Even if text to image generators are able to improve to be better than human artists, people won't stop making art just because a computer can do it faster.

[–] [email protected] 0 points 1 year ago (1 children)

But they will stop hiring artists, and that's more to the point of what they were saying. We're already seeing some jobs being replaced with algorithms (mostly stuff like shitty click bait journalism, but still), and art has long been considered a skill not worth paying for. In centuries past, art used to be something only the rich could afford. Now, people get upset if artists charge $60 for a commission.

The algorithms won't need to produce work better than we can, or even equal. It just needs to make stuff that seems value appropriate. People have already made algorithms to imitate certain popular artists' styles, and they've seen a hit to their income as a result. Why get a commission done from one of them when you can go online and get 50 for free that are kinda close, and then just pick the one you like.

[–] [email protected] 3 points 1 year ago

People have been getting automated out of their jobs for well over a century. Technology shouldn't stop advancing; everyone should be compensated for the human labor saved through the use of automation.

[–] [email protected] 3 points 1 year ago (1 children)

Even if people can just take your shit and profit off it - so can you.

What entitles someone to take another person's work and profit off it?

[–] [email protected] 3 points 1 year ago (2 children)

No.

The subject is intellectual property, in general.

Why am I not entitled to share culture?

Why am I not entitled to create, if similarity exists?

Why does someone get to own an idea, just because they wrote it down first?

[–] [email protected] 4 points 1 year ago (1 children)

Is the world's copyright system flawed?

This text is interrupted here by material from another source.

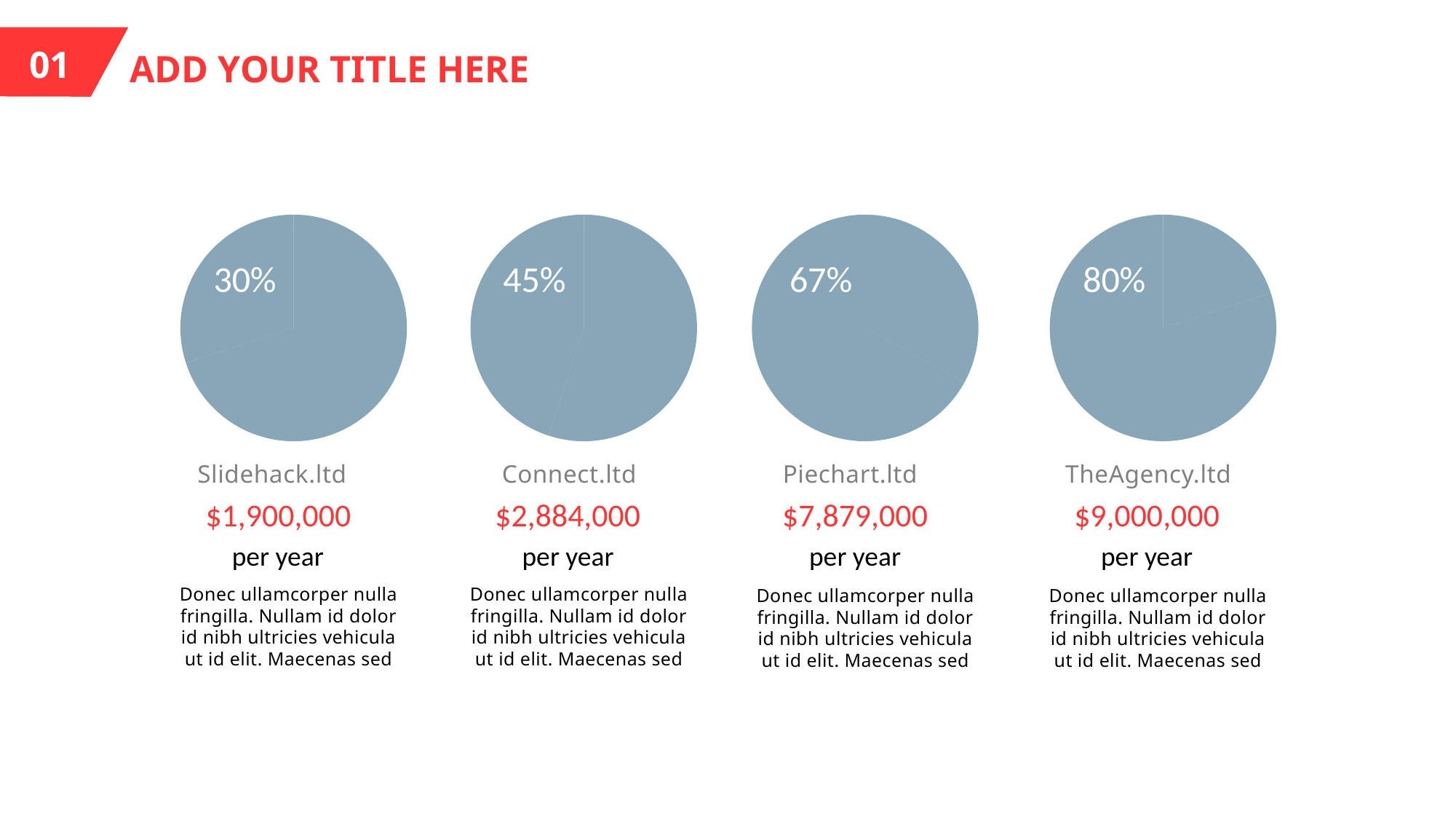
What percentage is shown on the Slidehack.ltd pie chart? 30% What is the difference between the percentage on the TheAgency.ltd pie chart and the percentage on the Slidehack.ltd pie chart? 50 percentage points What percentage is shown on the Piechart.ltd pie chart? 67% What is the title of the slide containing the four pie charts? ADD YOUR TITLE HERE How many pie charts are on the slide? 4 What is the difference between the percentage on the Piechart.ltd pie chart and the percentage on the Connect.ltd pie chart? 22 percentage points Which company's pie chart shows the lowest percentage? Slidehack.ltd What kind of chart is shown above the label Slidehack.ltd? pie chart Which pie chart shows a larger percentage, Connect.ltd or Piechart.ltd? Piechart.ltd Which company's pie chart shows the highest percentage? TheAgency.ltd What percentage is shown on the Connect.ltd pie chart? 45% What percentage is shown on the TheAgency.ltd pie chart? 80%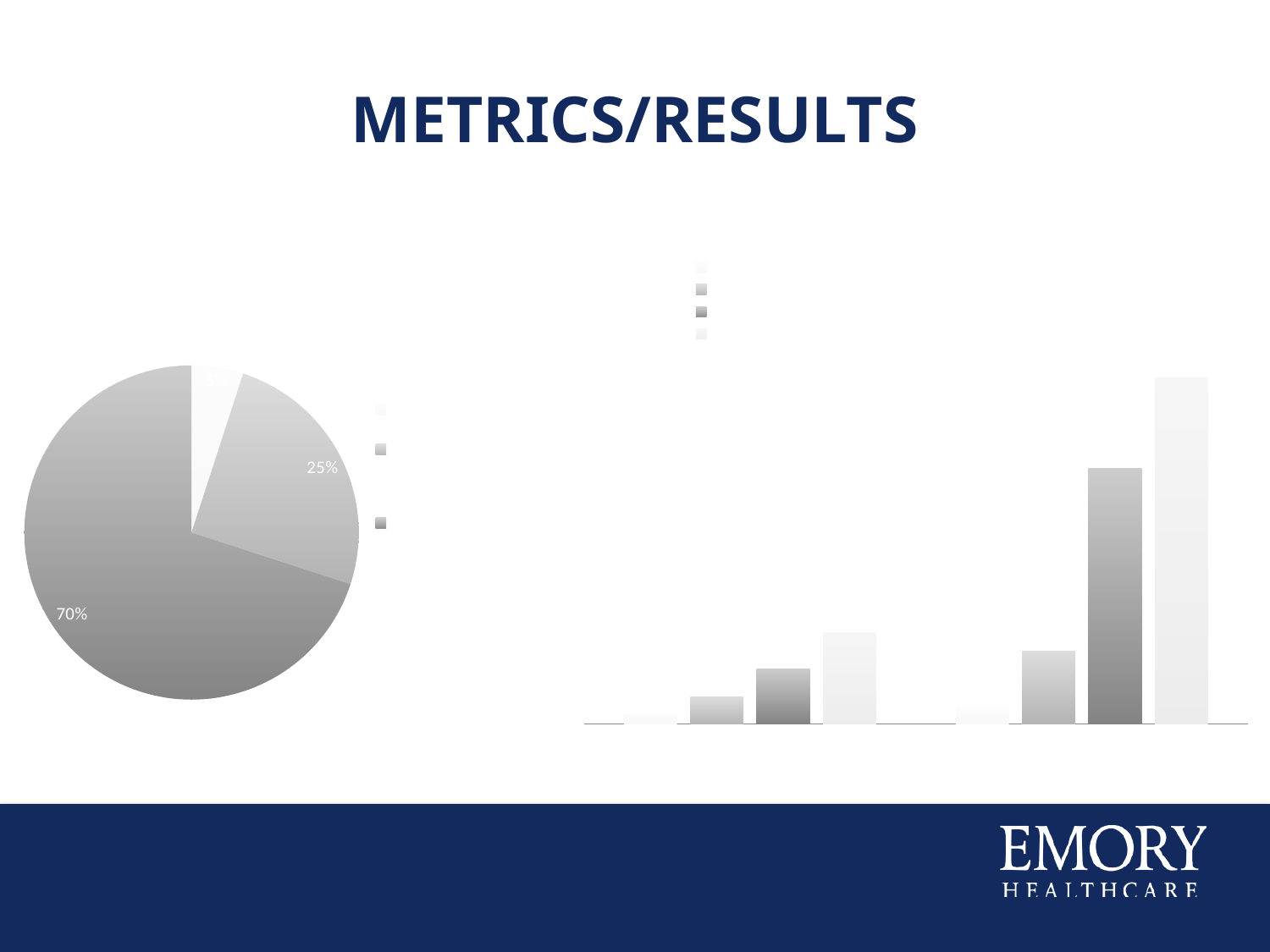
In the bar chart on the right, how many bars are plotted? 8 In the bar chart on the right, do the bars within each group of four rise or fall from left to right? Rise In the pie chart on the left, which is larger: the slice labelled 70% or the slice labelled 25%? The 70% slice In the pie chart on the left, what is the difference in percentage points between the 70% slice and the 25% slice? 45 percentage points In the bar chart on the right, how many entries does the legend list? 4 In the pie chart on the left, how many slices are there? 3 What kind of chart is on the right side of the slide? Bar chart In the pie chart on the left, what value is printed on the second-largest slice? 25% In the pie chart on the left, what is the value shown on the largest slice? 70% What kind of chart is on the left side of the slide? Pie chart In the pie chart on the left, how many entries does the legend list? 3 In the bar chart on the right, which bar is the tallest? The rightmost bar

Yes. Should it be completely removed? No, because otherwise a lot of creative branches would be unsustainable. Artists need money, musicians need money etc.

[–] [email protected] 3 points 1 year ago

I'm not against copyright. I'm trying to guide this other use through why their post is a nonsensical response to someone who is.

[–] [email protected] 3 points 1 year ago (1 children)

If you don't want to defend what you said that's fine but I'm not going to pretend we were actually talking about something else. 🤷‍♂️ "Share culture" is not when you take someone else's drawing and dropship hundreds of shittily made tshirts on the Facebook marketplace. That's what IP protects artists from and fighting stuff like that takes up a stupid amount of time for anyone that isn't a corporation.

If you are creating that's absolutely fine. But shit you typed into AI isn't creating anything and literally couldn't exist without the people that actually create art.

[–] [email protected] 4 points 1 year ago (1 children)

So you still have no idea what I'm trying to convey here.

You're fixated on one aspect, and ignoring all other consequences. "If you are creating that’s absolutely fine" is NOT what any version of copyright law says. Not ever. So demanding an answer to an explanation of why your first response was a strawman is not the mic-drop you think it is.

Again:

“Artists don’t deserve to profit off their own work” is a position you made up. They're your words. It's a thing you, and you alone, have said. But that's never the same thing as whether anyone else can. This is such a basic 'not-all doesn't mean none' distinction, and it is the only reason I wrote the only words you chose to read.

[–] [email protected] 1 points 1 year ago (1 children)

Look at who they responded to. The statement is not a straan when the person that was responded to doesn't believe in respect the rights of creators.

[–] [email protected] 2 points 1 year ago

As if copyright never censors creators.

[–] [email protected] 1 points 1 year ago (1 children)
[–] [email protected] 2 points 1 year ago

If you don't want to discuss this, leave.